A província onde avança o maior investimento privado de África, para exploração de gás natural, está desde há três anos sob ataque de insurgentes e algumas das incursões passaram a ser reivindicadas pelo grupo “jihadista” Estado Islâmico desde 2019.

O facto foi revelado pelo porta-voz da 41ª Sessão Ordinária do Conselho de Ministros, Filimão Suaze, que afirmou que o Executivo de Filipe Nyusi encomendou um estudo sobre o ponto de situação do transporte deste combustível do norte para o sul do país.

“A questão tem a ver com a comparação de vários modelos possíveis de transporte de gás natural de Palma para o Sul, admitindo as três hipóteses existentes, nomeadamente a possibilidade do transporte via terrestre, por gasoduto ou através de navios”, disse Filimão Suaze, que é igualmente vice-ministro da Justiça, Assuntos Constitucionais e Religiosos.

A uma pergunta sobre a conclusão do estudo, o porta-voz afirmou que este ainda está a ser apreciado pelo Governo e quando houver uma informação mais consolidada, com a opção escolhida será feita uma comunicação pública.

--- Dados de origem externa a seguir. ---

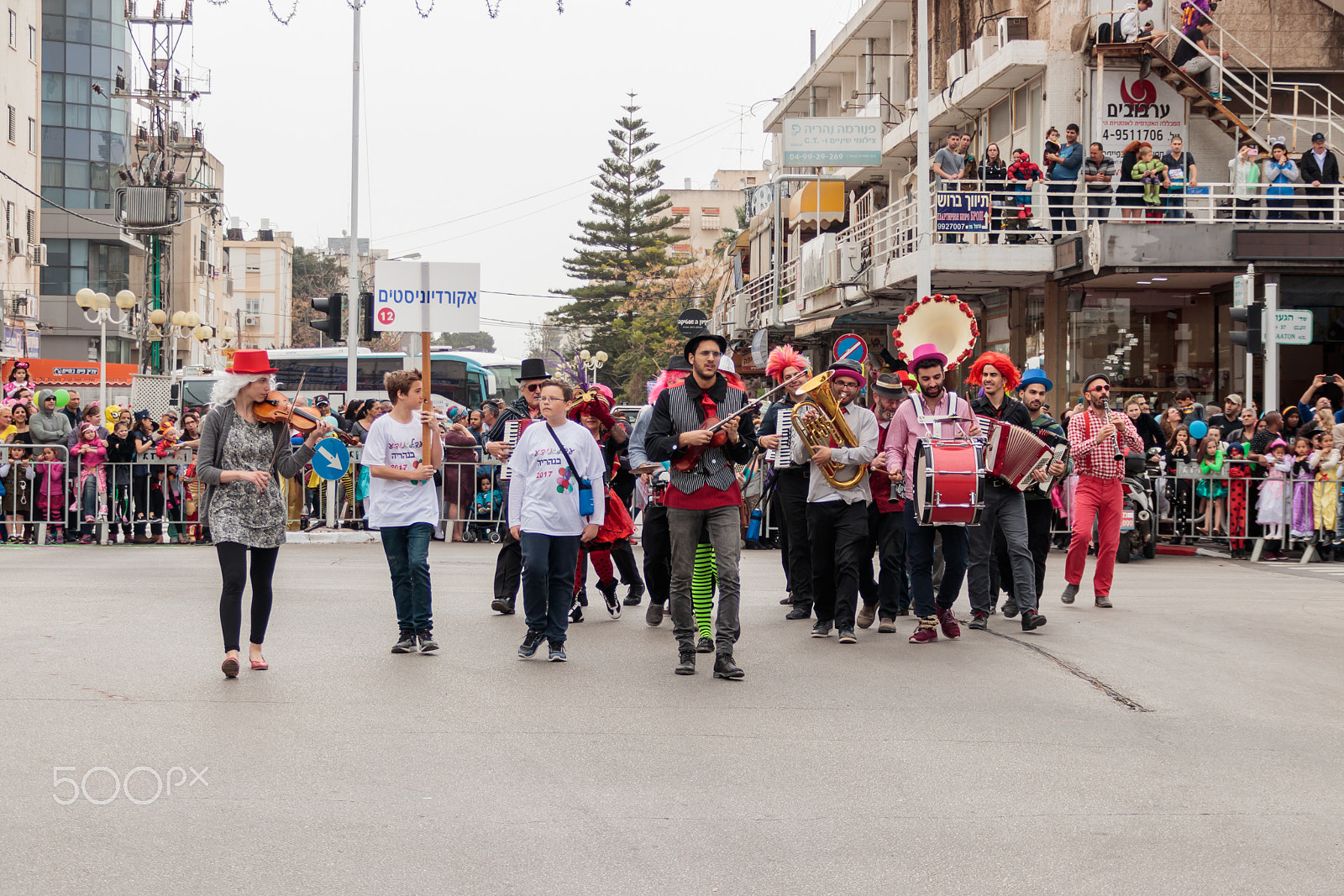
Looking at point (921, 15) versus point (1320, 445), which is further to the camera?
point (921, 15)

Refira-se que Moçambique possui depósitos de gás natural, calculados em mais de 180 triliões de pés cúbicos no distrito de Palma, com o potencial de levar o país a ocupar o quarto lugar na lista dos maiores produtores mundiais.

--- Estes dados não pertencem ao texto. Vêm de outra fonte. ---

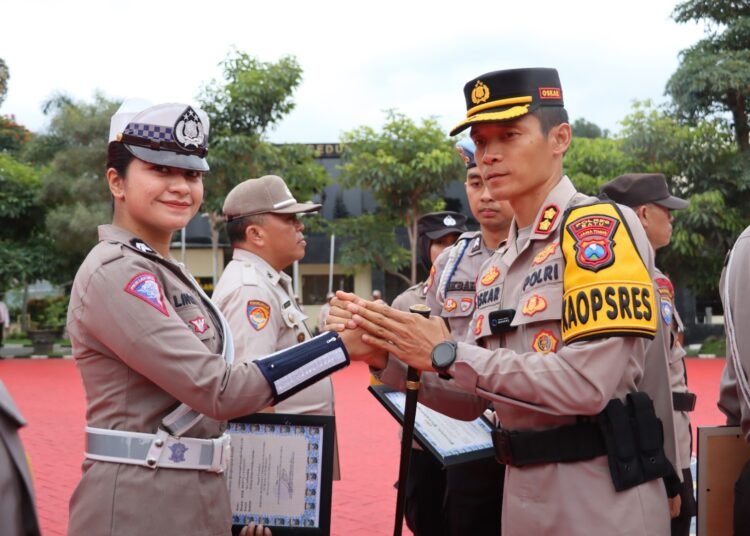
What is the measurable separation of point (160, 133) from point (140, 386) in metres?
0.77

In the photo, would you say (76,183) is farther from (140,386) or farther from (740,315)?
(740,315)

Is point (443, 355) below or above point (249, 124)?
below

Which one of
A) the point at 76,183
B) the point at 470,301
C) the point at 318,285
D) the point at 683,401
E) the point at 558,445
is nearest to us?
the point at 558,445

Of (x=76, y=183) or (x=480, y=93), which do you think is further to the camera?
(x=76, y=183)

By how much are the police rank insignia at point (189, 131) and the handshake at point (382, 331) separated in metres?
0.67

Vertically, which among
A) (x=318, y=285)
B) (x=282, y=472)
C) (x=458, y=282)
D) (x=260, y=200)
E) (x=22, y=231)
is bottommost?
(x=318, y=285)

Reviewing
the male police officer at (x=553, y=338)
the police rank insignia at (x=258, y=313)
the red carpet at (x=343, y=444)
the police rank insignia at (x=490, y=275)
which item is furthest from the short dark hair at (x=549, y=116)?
the red carpet at (x=343, y=444)

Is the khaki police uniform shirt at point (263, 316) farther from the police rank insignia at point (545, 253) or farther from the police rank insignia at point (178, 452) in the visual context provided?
the police rank insignia at point (545, 253)

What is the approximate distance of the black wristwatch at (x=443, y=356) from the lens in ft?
7.06

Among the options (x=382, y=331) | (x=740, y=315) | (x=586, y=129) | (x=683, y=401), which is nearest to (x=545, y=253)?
(x=382, y=331)

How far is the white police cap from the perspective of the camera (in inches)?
96.1

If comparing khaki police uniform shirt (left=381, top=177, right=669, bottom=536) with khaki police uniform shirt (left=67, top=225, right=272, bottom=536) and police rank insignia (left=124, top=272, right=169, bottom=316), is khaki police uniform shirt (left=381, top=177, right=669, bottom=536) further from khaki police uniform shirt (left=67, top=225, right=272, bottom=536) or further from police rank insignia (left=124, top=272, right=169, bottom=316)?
police rank insignia (left=124, top=272, right=169, bottom=316)

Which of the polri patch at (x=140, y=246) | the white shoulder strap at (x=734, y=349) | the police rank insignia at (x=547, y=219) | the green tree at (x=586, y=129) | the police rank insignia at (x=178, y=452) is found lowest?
the police rank insignia at (x=178, y=452)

Entretanto, o distrito de Palma está localizado a norte da província de Cabo Delgado que, desde Outubro de 2017, está a ser severamente afectada pelos ataques terroristas que causaram milhares de mortos e deslocados.

A violência armada em Cabo Delgado está a provocar uma crise humanitária com cerca de duas mil mortes e 500 mil pessoas deslocadas, sem habitação, nem alimentos, concentrando-se sobretudo na capital provincial, Pemba.

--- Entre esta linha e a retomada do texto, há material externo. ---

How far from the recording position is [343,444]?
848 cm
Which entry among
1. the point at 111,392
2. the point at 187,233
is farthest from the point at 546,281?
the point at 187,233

Para além de Pemba, os deslocados refugiaram-se nas províncias de Nampula, Niassa, Zambézia e Inhambane onde vive em casas de familiares, amigos ou em centros de acolhimento transitórios, sob assistência do Instituto Nacional de Gestão de Calamidades (INGC).

Os deslocados também sobrevivem graças à assistência de organizações não governamentais, instituições e pessoas singulares que se solidarizam com a situação, apoiando com tudo o que é possível e necessário.

Recentemente o Programa Mundial da Alimentação (PMA), que presta apoio aos deslocados, anunciou que vai reduzir a ajuda alimentar a Cabo Delgado por falta de financiamento.

A organização debate-se com problemas de falta de financiamento adicional, o que é urgente, e a não acontecer poderá forçar ou a reduzir as porções de alimentos ou a diminuir o número de beneficiários a partir do mês de dezembro.

O PMA está comprometida a assistência humanitária aos deslocados internos em Cabo Delgado, Nampula e Niassa, que segundo os últimos números do Governo moçambicano ascendem a 500.000 pessoas, cerca de metade menores de 18 anos.

Por seu lado o Presidente moçambicano ,Filipe Nyusi, falando na abertura do XXI Conselho Coordenador do Ministério da Defesa Nacional, desafiou as Forças Armadas de Defesa de Moçambique (FADM) para a restaurarem a normalidade em Cabo Delgado e nas províncias de Manica e Sofala, estas duas últimas assoladas pelos ataques da auto proclamada Junta Militar da Renamo, desde 2019.

Filipe Nyusi disse que cabe ao sector da Defesa manter a soberania e consolidar o ambiente de paz, fatores imprescindíveis para que o Governo e o povo possam materializar o programa de desenvolvimento nacional.

“A existência de terroristas no território nacional é uma ameaça à soberania. O combate deste flagelo e a restauração da normalidade nas regiões afetadas constitui o principal desafio para as Forças de Defesa e Segurança (FDS) em geral, e para as Forças Armadas de Defesa de Moçambique (FADM) em particular”, disse.

Recomendou ao Ministério da Defesa Nacional, as FADM, e o Estado-maior general das FADM, a proverem meios operativos para as tropas, condições logísticas de aquartelamento, e condições de proteção individual.